I have seen Sarah Kane’s play performed in German, performed by a cast of disabled actors and even performed in a room in the very Leeds hotel in which it is supposedly set; however, having missed both its 1995 Royal Court premiere and the 2001 revival there, I had never hitherto seen a “straightforward” production. The word needs to be put into quotation marks when referring to a piece that notoriously includes epilepsy, cancer, copious masturbation, rape of both sexes, eyeball-gobbling, infant cannibalism and to all intents and purposes the modern urban apocalypse.
Sean Holmes’ production is comprehensively committed, but is bizarrely a little too reverent to unleash the play’s full harrowing power. Especially in the latter stages, short scenes are divided by lengthy full blackouts behind the safety curtain; this inescapable awareness of the logistical business of scene-changing dissipates the effect of the atrocities we are then shown. Suspension of disbelief cannot be paused and unpaused in an instant like a DVD recording.

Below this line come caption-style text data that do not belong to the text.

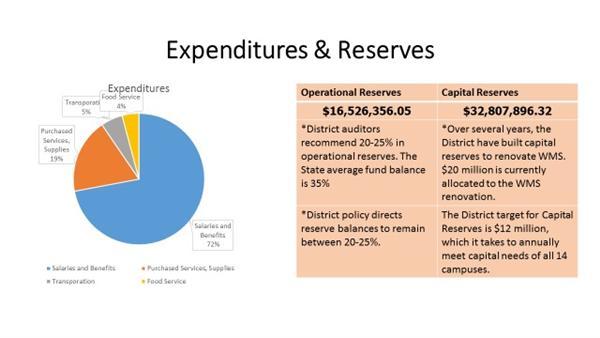 Expenditures & Reserves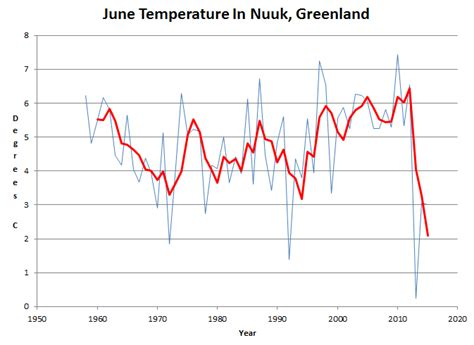 Summer Temperatures In Greenland Have Plummeted To Record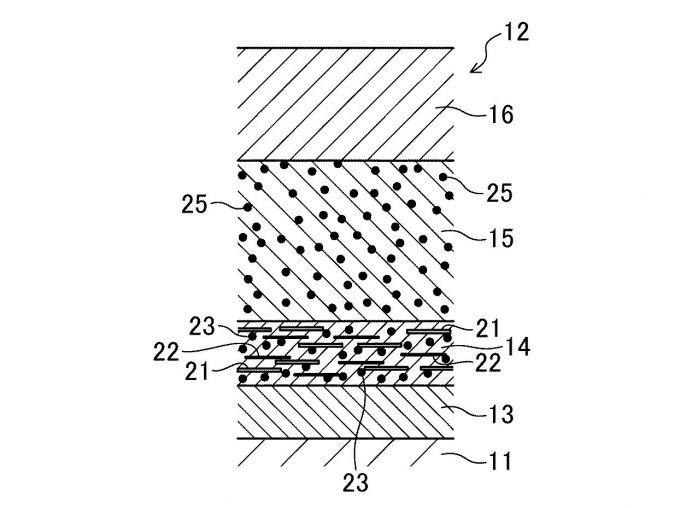 マツダ、赤系の顔料を使った積層塗膜及び塗装物の特許取得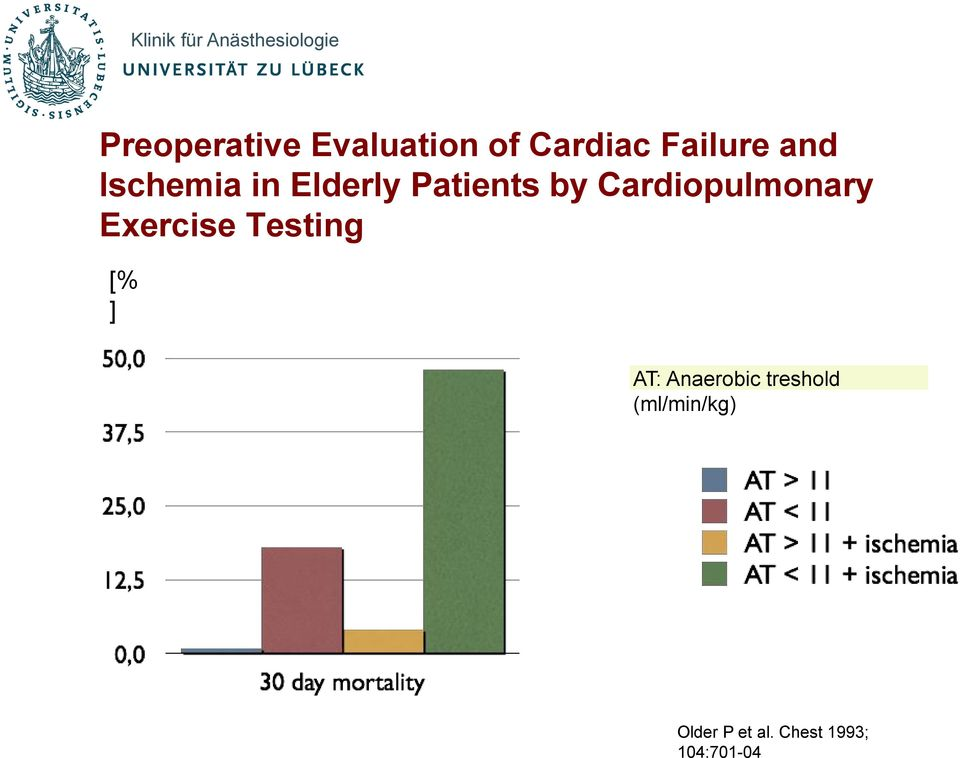 Exercise Testing [% ] AT: Anaerobic treshold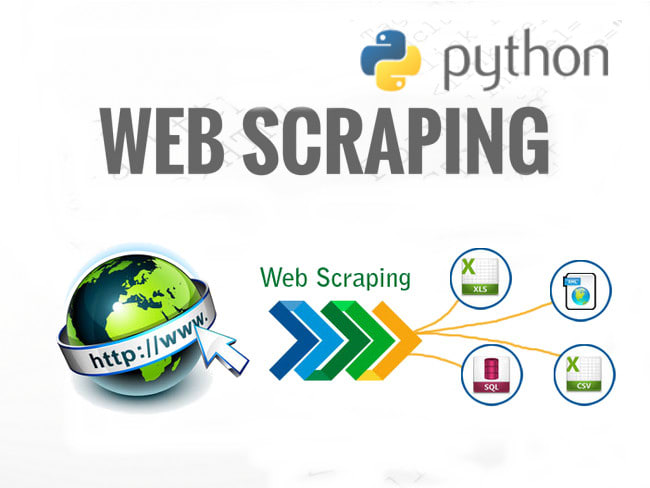 do data extraction and web scraping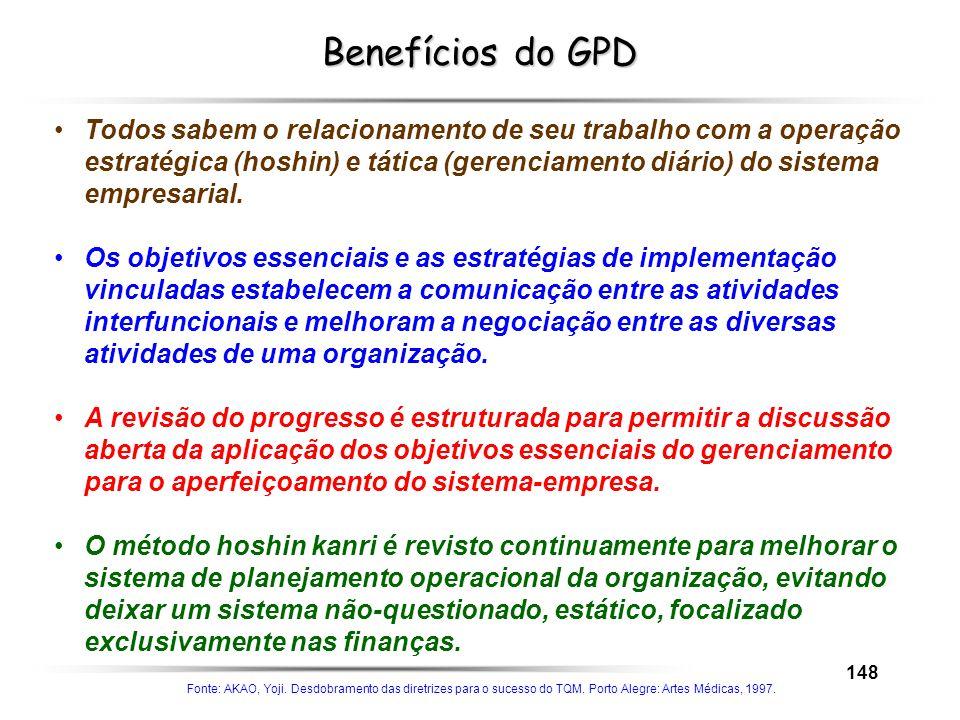 Benefícios do GPD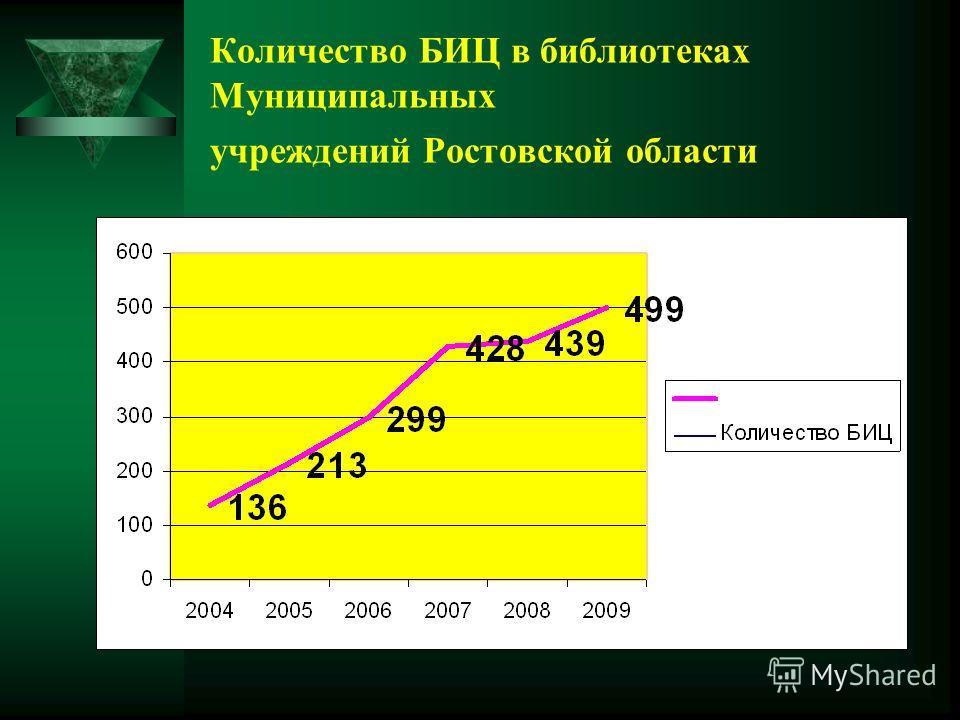 Количество БИЦ в библиотеках Муниципальных учреждений Ростовской области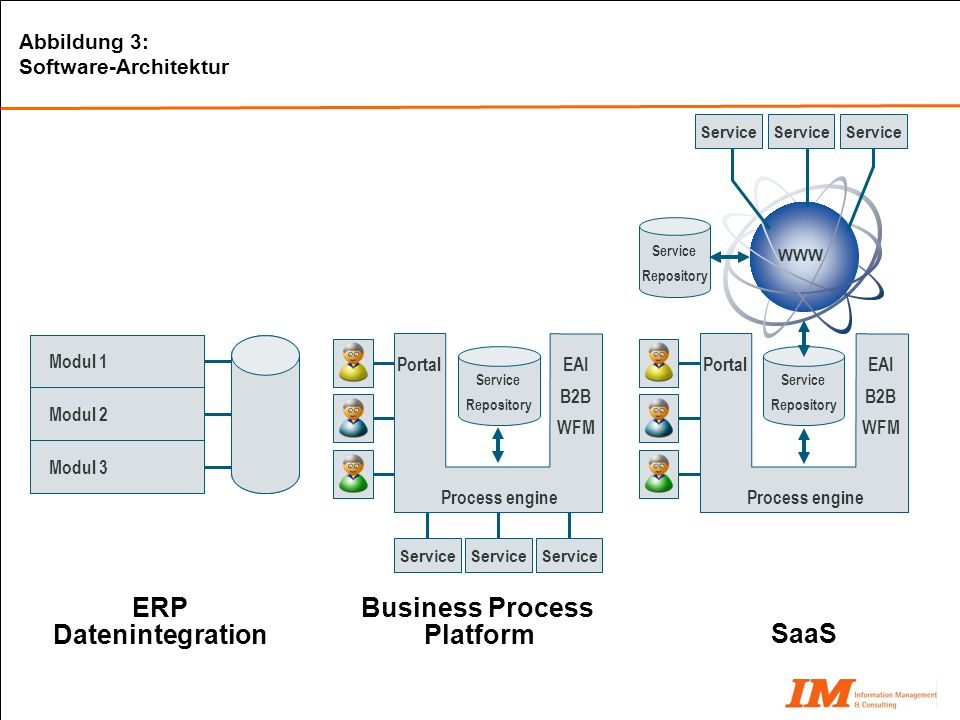 Business Process Platform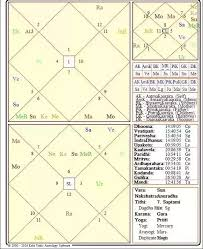 Astrolife Vedic Birth Chart Can Any Astrologer Analyse Prime Minister Narendra Modis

As Cate, the teenage girl who accompanies journalist and soi-distant “killer” Ian to his hotel room, Lydia Wilson is less obviously “damaged” than I have seen in previous characterisations. This diminishes the grotesque power imbalance between them as Ian proceeds to abuse her sexually and psychologically; Wilson’s Cate both can and does resist him, and never willingly cedes control. Conversely, this interpretation scores in that it thereby emphasises Ian’s utter inability even to conceive of being anything other than the bastard he is, as his sexual and linguistic violence continue regardless.
Danny Webb is a first-rate actor, but simply cannot carry off a Yorkshire accent plausibly, nor should he have to: the play is set in Leeds, but Ian is explicitly not local. Even Aidan Kelly’s Irish accent, as the soldier who bursts into the room halfway through the play to rape Ian and eat both his full English breakfast and his eyes, sounds forced: Kelly is Irish, but I have never before heard one of my southern countrymen call a revolver a “goon”.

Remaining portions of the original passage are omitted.